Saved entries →
-- -- --
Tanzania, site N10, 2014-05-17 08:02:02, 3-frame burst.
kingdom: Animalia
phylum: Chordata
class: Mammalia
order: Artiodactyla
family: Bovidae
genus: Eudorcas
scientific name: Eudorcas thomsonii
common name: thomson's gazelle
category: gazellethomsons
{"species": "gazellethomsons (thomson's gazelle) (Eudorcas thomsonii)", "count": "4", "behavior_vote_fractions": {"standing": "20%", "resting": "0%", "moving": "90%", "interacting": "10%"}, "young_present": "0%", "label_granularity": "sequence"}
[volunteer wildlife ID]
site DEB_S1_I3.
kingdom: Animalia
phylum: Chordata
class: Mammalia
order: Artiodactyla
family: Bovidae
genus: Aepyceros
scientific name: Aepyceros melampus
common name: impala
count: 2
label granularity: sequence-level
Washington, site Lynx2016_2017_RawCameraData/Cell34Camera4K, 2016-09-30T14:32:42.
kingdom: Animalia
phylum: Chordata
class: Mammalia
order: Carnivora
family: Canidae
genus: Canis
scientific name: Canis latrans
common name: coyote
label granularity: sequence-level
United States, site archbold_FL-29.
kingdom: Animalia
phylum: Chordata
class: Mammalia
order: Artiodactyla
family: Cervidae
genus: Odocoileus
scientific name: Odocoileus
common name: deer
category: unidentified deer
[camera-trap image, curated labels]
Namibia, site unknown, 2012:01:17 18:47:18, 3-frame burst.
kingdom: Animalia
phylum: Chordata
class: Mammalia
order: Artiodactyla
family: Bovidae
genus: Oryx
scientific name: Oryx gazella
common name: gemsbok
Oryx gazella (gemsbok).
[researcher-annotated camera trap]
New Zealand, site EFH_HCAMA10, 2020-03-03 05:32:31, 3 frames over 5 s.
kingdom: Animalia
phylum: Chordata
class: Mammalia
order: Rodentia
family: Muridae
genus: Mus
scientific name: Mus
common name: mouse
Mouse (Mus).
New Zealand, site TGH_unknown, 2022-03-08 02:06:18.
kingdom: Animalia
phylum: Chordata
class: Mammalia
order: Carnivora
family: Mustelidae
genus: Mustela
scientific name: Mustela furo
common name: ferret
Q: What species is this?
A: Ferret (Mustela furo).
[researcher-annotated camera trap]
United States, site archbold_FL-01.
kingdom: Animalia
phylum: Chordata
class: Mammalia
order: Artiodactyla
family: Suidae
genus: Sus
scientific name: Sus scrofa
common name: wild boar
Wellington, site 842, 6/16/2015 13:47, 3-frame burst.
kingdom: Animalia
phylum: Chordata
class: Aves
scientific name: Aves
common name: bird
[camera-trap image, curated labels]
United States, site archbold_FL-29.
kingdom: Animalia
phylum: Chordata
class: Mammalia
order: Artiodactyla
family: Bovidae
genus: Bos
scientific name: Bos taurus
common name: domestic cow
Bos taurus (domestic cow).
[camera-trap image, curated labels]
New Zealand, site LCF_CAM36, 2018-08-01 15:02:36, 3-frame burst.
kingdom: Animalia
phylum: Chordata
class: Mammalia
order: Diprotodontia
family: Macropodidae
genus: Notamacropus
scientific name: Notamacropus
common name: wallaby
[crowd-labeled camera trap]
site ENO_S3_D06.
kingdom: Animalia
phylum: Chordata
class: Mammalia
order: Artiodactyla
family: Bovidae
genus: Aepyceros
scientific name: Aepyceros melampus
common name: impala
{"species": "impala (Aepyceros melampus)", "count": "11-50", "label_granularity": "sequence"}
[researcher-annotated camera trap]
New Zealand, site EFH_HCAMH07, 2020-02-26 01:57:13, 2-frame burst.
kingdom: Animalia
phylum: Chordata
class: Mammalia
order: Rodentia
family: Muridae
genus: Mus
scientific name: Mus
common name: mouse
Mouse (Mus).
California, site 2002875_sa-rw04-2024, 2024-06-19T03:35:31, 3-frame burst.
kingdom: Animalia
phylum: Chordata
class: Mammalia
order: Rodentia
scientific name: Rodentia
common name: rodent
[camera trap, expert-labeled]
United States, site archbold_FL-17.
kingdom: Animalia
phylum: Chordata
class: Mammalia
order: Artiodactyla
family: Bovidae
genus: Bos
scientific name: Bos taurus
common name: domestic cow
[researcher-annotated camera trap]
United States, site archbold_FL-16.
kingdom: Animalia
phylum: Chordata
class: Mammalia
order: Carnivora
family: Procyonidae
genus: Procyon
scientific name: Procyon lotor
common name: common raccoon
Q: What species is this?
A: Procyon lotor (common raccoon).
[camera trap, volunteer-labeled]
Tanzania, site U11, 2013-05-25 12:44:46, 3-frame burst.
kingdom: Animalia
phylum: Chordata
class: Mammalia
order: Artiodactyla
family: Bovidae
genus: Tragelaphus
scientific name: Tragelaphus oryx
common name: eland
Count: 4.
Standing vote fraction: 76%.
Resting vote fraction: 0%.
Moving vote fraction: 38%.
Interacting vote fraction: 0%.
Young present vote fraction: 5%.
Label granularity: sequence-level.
-- -- --
REQUIRED WORK →
Please transcribe the data exactly from its first line. End with the line that contains "category: gazellethomsons".

WRITTEN ANSWER →
Tanzania, site N10, 2014-05-17 08:02:02, 3-frame burst.
kingdom: Animalia
phylum: Chordata
class: Mammalia
order: Artiodactyla
family: Bovidae
genus: Eudorcas
scientific name: Eudorcas thomsonii
common name: thomson's gazelle
category: gazellethomsons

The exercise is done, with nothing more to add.